Ciancimino junior condannato a tre anni. Era l’icona antimafia di Ingroia e Santoro

19 Nov 2013 20:49 - di Redazione

Tre anni di reclusione, 20 mila euro di multa e l’interdizione per 5 anni dai pubblici uffici per  Massimo Ciancimino. Dopo una breve camera di consiglio il gup di Palermo Daniela Cardamona lo ha condannato per detenzione e cessione di esplosivo. Già condannato a due anni e 8 mesi per avere riciclato i soldi sporchi del padre – parte della pena venne coperta dall’indulto che, dopo la condanna di oggi potrebbe venire meno -, inquisito dalle Procure di mezza Italia, veste, nel processo sulla trattativa Stato-mafia, i singolari panni di superteste e imputato. Reo confesso di avere fatto da postino tra il padre e il capomafia Bernardo Provenzano, si è ritrovato un’imputazione per concorso esterno in associazione mafiosa. Ma non solo. Per avere manipolato dei documenti attribuiti all’ex sindaco deve rispondere anche di calunnia nei confronti dell’ex capo della polizia Gianni De Gennaro. La vicenda dell’esplosivo nasce dal ritrovamento, il 22 aprile del 2011, sepolto nel giardino di casa di Ciancimino, di un grosso quantitativo di esplosivo. Fu lo stesso imputato a segnalarne la presenza agli investigatori che erano andati ad arrestarlo proprio per la calunnia di De Gennaro. Alla Procura il superteste raccontò di averlo ricevuto da un fantomatico personaggio che voleva minacciarlo e impedirgli di continuare la collaborazione con i pm nell’inchiesta sul patto tra pezzi delle istituzioni e boss. Le videocamere piazzate davanti alla abitazione, nel centro di Palermo, lo smentirono. E Ciancimino fu costretto a rettificare: sostenne allora che mister x gli aveva dato la dinamite a Bologna, dove l’imputato risiedeva temporaneamente e di essersela portata a Palermo in auto. Ciancimino all’epoca era scortato – aveva denunciato altre minacce – quindi avrebbe viaggiato per mezza Italia sulla sua auto privata carica di dinamite, seguito da ignari agenti sulla macchina di servizio. Giunto in città avrebbe bagnato i candelotti per disinnescarli e li avrebbe sotterrati senza dir nulla a nessuno. Tranne a un amico, Giuseppe Avara, oggi condannato a due anni, che ricevette parte dell’esplosivo e se ne disfece buttandolo in un cassonetto. Un racconto pieno di contraddizioni, quello del teste, che non ha mai fatto veramente chiarezza sulla provenienza della dinamite.

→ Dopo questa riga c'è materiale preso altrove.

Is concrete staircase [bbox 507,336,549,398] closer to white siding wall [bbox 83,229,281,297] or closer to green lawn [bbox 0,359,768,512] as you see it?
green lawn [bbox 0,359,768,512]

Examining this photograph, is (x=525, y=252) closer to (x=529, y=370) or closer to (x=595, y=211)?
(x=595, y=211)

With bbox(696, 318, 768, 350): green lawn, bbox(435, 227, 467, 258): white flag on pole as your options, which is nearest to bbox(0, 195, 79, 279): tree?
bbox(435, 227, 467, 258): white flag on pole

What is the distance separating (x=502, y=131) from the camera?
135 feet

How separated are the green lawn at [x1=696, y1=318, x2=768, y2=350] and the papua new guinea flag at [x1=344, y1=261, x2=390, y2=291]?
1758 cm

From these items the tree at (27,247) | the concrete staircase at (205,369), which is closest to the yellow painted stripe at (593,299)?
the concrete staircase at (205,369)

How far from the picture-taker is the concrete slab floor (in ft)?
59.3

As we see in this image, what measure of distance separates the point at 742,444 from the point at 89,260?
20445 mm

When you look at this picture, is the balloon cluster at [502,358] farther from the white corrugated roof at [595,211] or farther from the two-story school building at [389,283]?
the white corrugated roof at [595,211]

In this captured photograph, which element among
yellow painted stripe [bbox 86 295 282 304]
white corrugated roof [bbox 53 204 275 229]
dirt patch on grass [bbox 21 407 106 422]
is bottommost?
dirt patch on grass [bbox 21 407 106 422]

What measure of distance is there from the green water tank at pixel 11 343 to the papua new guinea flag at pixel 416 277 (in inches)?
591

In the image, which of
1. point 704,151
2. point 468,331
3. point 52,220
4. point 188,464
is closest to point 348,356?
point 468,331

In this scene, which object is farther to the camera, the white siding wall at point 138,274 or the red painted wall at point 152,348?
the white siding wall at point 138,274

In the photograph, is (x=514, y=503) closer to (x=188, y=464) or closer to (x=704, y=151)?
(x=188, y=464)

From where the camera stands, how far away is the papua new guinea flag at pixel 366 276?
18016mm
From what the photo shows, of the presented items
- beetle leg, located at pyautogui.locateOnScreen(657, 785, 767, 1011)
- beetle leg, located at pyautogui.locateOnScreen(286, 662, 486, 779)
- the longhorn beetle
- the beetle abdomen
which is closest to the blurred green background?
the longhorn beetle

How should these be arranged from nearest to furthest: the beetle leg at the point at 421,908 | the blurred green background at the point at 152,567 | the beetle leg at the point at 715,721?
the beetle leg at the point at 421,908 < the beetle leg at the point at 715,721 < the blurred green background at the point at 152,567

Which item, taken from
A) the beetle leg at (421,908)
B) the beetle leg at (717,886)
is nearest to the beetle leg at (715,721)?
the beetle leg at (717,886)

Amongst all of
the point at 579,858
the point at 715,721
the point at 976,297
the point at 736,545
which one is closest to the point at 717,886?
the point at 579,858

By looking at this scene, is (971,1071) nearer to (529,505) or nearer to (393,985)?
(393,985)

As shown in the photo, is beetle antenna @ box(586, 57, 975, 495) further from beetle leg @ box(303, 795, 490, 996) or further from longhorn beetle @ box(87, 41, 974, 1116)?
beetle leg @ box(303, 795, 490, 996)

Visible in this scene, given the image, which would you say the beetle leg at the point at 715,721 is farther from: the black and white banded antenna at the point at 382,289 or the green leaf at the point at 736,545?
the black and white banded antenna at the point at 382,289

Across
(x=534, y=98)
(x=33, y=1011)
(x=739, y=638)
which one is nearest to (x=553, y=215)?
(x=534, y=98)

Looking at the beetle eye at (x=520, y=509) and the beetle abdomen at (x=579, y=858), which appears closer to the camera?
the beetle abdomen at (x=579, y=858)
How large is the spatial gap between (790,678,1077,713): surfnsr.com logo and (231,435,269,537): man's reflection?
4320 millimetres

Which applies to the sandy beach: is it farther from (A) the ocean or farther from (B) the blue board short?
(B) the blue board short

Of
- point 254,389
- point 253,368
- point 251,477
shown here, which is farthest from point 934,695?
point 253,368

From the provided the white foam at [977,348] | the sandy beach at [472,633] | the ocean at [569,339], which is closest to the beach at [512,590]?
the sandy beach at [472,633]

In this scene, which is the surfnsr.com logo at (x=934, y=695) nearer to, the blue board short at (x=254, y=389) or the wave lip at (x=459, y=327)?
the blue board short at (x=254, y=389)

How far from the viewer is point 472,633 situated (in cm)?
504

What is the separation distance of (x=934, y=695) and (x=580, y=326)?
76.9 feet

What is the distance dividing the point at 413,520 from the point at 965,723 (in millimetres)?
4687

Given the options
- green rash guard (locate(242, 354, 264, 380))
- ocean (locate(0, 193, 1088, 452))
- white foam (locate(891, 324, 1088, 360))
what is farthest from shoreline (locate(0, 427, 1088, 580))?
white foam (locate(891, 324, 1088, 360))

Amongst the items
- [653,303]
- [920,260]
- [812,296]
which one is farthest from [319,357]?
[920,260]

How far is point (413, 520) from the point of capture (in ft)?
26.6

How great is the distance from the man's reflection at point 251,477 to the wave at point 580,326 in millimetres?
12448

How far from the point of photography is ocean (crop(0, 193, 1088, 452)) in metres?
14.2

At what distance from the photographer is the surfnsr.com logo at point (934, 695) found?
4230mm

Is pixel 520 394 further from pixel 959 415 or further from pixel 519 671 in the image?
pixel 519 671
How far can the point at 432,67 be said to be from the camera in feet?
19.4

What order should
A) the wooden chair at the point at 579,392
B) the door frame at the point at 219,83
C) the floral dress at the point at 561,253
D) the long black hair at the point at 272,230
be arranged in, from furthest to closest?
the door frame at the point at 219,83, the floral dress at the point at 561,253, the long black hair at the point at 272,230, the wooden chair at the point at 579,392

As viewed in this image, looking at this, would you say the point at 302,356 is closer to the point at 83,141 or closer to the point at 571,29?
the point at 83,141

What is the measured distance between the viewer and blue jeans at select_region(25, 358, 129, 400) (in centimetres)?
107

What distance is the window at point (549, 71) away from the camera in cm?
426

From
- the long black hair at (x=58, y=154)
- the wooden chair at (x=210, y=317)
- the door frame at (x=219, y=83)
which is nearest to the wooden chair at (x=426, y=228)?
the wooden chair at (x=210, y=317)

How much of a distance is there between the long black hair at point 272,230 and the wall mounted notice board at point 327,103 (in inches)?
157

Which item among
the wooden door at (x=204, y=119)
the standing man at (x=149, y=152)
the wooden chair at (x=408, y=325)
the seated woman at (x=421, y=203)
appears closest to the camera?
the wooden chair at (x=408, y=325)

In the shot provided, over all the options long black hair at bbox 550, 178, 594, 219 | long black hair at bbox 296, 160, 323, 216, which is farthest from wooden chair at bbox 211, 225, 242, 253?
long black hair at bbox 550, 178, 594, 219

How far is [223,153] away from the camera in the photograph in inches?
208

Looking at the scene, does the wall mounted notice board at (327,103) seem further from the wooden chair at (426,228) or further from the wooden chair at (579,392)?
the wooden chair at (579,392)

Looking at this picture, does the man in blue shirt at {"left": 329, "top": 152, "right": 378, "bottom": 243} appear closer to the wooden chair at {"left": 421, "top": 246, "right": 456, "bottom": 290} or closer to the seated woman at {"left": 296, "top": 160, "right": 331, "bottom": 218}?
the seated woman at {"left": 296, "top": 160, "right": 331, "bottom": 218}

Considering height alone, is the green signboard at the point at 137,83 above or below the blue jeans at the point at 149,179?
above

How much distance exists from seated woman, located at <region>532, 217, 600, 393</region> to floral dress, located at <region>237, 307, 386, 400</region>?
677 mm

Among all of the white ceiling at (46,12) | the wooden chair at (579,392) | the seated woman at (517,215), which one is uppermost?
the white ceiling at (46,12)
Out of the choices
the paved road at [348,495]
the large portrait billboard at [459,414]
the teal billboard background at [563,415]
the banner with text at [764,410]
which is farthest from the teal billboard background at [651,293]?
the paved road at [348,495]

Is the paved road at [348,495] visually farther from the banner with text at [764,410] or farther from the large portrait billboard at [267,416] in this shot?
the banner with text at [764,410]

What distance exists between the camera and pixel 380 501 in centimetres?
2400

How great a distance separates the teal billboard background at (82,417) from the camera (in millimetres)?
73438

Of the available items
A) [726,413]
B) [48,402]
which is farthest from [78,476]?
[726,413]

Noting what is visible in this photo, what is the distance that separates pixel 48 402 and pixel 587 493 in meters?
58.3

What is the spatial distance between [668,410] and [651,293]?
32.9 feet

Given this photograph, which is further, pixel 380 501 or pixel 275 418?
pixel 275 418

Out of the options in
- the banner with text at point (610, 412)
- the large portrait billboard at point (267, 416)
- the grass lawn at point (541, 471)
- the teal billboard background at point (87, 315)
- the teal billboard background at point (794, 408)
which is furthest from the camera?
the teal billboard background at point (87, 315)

«Per essere un giudizio emesso con rito abbreviato – ha commentato Maurizio Gasparri – ne hanno impiegato di tempo i giudici di Palermo a condannare Ciancimino Junior. Che non fosse “normale” per il figlio di un boss la detenzione di esplosivo in casa propria lo avevamo detto da subito, ma sono passati oltre due anni prima che la magistratura lo giudicasse. Intanto, sottolinea l’esponente di Forza Italia-Pdl, «notiamo il silenzio dei vari Santoro, Ruotolo e Ingroia che fecero di Ciancimino un’icona antimafia. Preferiscono evidentemente evitare l’ennesima figuraccia. In ogni caso non ci resta che osservare che per il sistema giustizia italiano anche i tempi di giudizio sembrano essere ancora una volta ad personam».